[[ Supplied passage, beginning ]]
Horseshoe Baltimore left in the dust as competitors gain ground

Baltimore Brew
 
Horseshoe Baltimore left in the dust as competitors gain ground

With Covid restrictions loosened, five of Maryland’s six casinos reported some of their best returns ever last month, totaling $162.1 million, the State Lottery and Gaming Control Agency reported today.

The exception was Baltimore’s Horseshoe Casino, whose revenues remained  flat compared to April 2019. (All of the casinos were closed last April to reduce the spread of the coronavirus; they began restricted re-openings in June.)

The Russell Street gambling house reported revenues of $19.7 million, a decrease of $1,350 from the total in April 2019.

By comparison, Live! Casino (formerly known as Maryland Live) reported $58.2 million in revenues, up 22% from April 2019, according to statistics released by the gaming commission.

Horseshoe was limited last month to 50% capacity by order of Mayor Brandon Scott. Live! Casino, while not facing those constraints, still had to reduce seating to meet social-distancing guidelines.

Under the same 50% restrictions, MGM National Harbor in Prince George’s County reported a 2.5% rise in revenues over April 2019.

Receipts at the state’s other three gaming emporiums – Hollywood Casino in Perryville, Ocean Downs outside of Ocean City and Rocky Gap Casino in Garrett County – were 36%, 30% and 19%, respectively, ahead of April 2019.

Moody’s Analysis

Last month’s results were in keeping with the structural pressures that plagued the Baltimore casino even before it was impacted by the pandemic.

If the expansion of Live! Casino and the opening of MGM National Harbor were not enough, Horseshoe’s location, surrounded by gas stations, warehouses and an aging motel, placed it at a competitive disadvantage, notes an analysis by Moody’s Investor Services.
[[ Supplied passage, end ]]
[[ Extracted information, beginning ]]
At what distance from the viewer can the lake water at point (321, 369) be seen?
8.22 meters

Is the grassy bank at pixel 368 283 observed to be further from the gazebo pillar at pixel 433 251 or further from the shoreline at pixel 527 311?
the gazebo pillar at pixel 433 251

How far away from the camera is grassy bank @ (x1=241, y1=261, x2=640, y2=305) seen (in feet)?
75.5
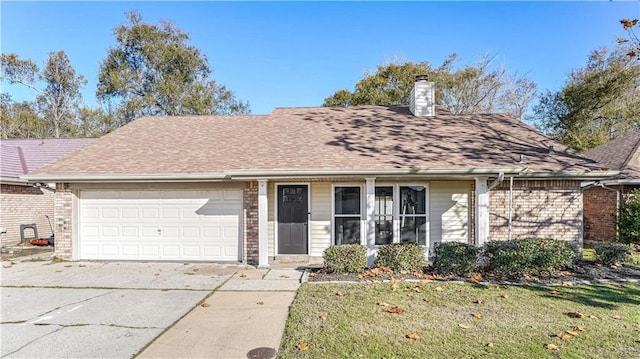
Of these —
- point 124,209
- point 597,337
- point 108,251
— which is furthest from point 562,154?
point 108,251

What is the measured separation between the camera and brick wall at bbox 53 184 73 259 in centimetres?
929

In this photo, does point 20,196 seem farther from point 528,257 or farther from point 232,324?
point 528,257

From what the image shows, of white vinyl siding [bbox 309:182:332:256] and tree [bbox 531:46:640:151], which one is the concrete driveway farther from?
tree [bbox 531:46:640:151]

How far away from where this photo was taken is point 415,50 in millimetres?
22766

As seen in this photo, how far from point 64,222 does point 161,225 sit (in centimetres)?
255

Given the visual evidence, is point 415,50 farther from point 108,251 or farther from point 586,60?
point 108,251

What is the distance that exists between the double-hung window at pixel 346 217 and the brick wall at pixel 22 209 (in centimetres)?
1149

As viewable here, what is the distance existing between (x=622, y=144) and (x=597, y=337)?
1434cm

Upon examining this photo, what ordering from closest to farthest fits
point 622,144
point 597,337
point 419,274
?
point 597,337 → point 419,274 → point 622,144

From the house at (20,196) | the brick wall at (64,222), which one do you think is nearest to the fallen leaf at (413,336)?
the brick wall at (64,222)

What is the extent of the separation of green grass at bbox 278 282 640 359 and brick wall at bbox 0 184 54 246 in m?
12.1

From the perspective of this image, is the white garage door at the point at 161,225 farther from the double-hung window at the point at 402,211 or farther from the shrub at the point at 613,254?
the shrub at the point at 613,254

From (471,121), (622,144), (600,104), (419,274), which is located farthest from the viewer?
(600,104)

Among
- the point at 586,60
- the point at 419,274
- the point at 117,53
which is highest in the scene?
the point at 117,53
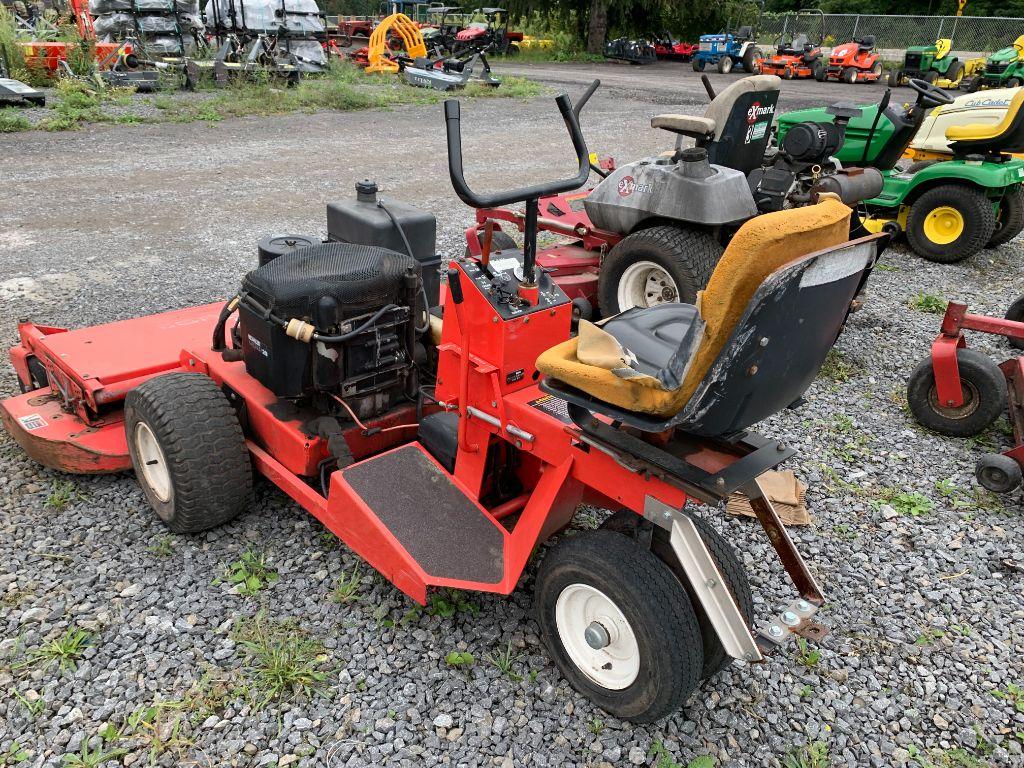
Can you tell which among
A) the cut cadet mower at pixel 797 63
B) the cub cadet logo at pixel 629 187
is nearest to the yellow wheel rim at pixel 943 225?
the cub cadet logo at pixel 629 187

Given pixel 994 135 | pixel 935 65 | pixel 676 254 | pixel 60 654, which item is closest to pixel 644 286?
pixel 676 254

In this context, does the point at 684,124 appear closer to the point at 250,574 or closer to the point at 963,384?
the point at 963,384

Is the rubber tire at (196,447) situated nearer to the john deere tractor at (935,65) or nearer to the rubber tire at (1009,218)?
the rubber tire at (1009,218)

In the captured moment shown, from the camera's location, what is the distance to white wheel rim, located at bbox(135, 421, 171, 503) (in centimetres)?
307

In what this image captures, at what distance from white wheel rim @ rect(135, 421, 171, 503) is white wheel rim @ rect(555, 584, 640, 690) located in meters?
[[ Extracted information, end ]]
[[ Extracted information, beginning ]]
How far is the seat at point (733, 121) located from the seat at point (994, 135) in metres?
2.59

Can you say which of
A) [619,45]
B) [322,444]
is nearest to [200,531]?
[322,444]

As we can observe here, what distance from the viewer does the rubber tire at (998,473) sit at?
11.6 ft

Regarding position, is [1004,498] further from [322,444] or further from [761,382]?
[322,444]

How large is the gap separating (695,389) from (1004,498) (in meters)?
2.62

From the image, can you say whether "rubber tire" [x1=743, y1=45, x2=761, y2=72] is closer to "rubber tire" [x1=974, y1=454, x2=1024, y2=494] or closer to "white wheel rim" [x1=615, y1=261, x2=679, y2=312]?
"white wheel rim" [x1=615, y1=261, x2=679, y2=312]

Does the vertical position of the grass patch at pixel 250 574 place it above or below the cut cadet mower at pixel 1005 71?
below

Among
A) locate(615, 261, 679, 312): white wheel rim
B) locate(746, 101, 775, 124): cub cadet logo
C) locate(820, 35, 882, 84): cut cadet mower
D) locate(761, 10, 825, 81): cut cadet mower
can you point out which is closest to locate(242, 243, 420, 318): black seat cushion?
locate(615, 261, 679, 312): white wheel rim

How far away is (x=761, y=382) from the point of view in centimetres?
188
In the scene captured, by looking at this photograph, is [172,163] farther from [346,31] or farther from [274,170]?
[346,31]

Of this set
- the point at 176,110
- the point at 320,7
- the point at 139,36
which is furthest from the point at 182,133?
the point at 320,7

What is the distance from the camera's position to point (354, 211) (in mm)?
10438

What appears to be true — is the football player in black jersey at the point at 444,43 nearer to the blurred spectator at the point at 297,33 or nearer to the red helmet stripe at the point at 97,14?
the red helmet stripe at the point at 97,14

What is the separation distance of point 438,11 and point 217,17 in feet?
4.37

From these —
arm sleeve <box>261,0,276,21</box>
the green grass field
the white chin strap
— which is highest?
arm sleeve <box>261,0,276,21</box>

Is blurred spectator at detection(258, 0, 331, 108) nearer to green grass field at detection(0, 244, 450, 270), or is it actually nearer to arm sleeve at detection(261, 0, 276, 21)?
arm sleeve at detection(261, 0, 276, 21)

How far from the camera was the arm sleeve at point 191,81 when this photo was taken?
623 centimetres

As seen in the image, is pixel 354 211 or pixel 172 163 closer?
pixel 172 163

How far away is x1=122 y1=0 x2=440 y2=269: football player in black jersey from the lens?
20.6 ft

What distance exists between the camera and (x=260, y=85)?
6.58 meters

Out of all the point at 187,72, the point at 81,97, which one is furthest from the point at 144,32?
[[ Extracted information, end ]]
Activity list:
1) In the casino revenue article, who ordered Horseshoe Casino limited to 50% capacity last month?
2) Set down the part of the casino revenue article from "If the expansion" up to and including "Moody’s Investor Services.", word for word.

Solutions by task:
1) Mayor Brandon Scott ordered the limit.

2)
If the expansion of Live! Casino and the opening of MGM National Harbor were not enough, Horseshoe’s location, surrounded by gas stations, warehouses and an aging motel, placed it at a competitive disadvantage, notes an analysis by Moody’s Investor Services.